In the listing below, find the line containing "Order point (18, 320), point". Write out that line and every line after it to the end, exactly and only those.
=======
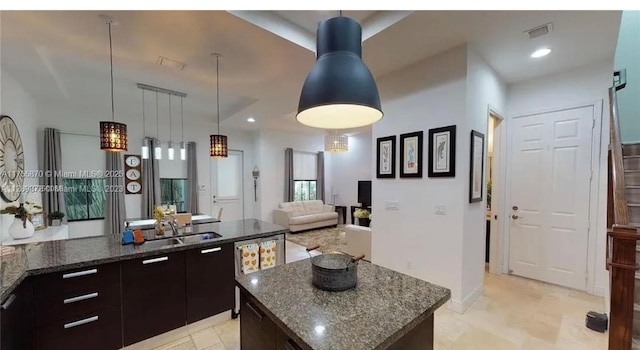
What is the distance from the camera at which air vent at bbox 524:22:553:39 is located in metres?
2.31

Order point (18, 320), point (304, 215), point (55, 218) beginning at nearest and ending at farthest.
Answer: point (18, 320) → point (55, 218) → point (304, 215)

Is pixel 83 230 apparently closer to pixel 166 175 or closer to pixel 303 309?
pixel 166 175

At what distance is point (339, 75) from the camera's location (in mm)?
1290

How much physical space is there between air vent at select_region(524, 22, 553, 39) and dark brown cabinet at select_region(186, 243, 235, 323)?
3.49m

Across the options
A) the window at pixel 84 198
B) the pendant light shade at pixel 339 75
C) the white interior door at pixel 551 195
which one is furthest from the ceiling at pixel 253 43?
the window at pixel 84 198

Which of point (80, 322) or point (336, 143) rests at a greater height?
point (336, 143)

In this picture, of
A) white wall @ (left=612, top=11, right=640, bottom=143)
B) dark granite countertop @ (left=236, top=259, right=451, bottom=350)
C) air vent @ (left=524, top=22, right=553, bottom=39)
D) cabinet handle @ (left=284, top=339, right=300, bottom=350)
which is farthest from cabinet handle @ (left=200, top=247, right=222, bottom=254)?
white wall @ (left=612, top=11, right=640, bottom=143)

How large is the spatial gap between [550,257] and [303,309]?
3.87m

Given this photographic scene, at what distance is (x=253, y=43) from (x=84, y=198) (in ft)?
17.2

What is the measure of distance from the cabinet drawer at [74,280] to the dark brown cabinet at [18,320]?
5 cm

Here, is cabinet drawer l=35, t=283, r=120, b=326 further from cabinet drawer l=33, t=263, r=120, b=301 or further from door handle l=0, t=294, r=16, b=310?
door handle l=0, t=294, r=16, b=310

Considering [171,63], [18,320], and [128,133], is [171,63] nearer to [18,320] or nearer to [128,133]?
[18,320]

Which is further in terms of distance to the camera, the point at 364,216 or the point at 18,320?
the point at 364,216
=======
Final result =
Order point (18, 320), point (304, 215), point (55, 218) beginning at nearest and ending at farthest.
Answer: point (18, 320) → point (55, 218) → point (304, 215)

Is pixel 83 230 apparently closer to pixel 166 175 or closer to pixel 303 309?
pixel 166 175

At what distance is point (339, 75) from the camera's location (in mm)?
1290

How much physical space is there between air vent at select_region(524, 22, 553, 39) and dark brown cabinet at select_region(186, 243, 235, 323)?
3.49m

Across the options
A) the window at pixel 84 198
B) the pendant light shade at pixel 339 75
C) the white interior door at pixel 551 195
which one is furthest from the ceiling at pixel 253 43?
the window at pixel 84 198

Which of point (80, 322) or point (336, 143) rests at a greater height?
point (336, 143)

In this picture, of
A) white wall @ (left=612, top=11, right=640, bottom=143)
B) dark granite countertop @ (left=236, top=259, right=451, bottom=350)
C) air vent @ (left=524, top=22, right=553, bottom=39)
D) cabinet handle @ (left=284, top=339, right=300, bottom=350)
which is farthest from cabinet handle @ (left=200, top=247, right=222, bottom=254)?
white wall @ (left=612, top=11, right=640, bottom=143)

How large is the spatial gap between [550,257] and [303,309]?
3.87m

Given this photographic scene, at what distance is (x=253, y=43) from (x=84, y=198) (in ft)?
17.2

What is the measure of distance from the cabinet drawer at [74,280] to the dark brown cabinet at [18,320]?
5 cm

Here, is cabinet drawer l=35, t=283, r=120, b=326 further from cabinet drawer l=33, t=263, r=120, b=301 or further from door handle l=0, t=294, r=16, b=310?
door handle l=0, t=294, r=16, b=310

Considering [171,63], [18,320], and [128,133], is [171,63] nearer to [18,320] or nearer to [128,133]?
[18,320]

Which is further in terms of distance to the camera, the point at 364,216 or the point at 18,320?
the point at 364,216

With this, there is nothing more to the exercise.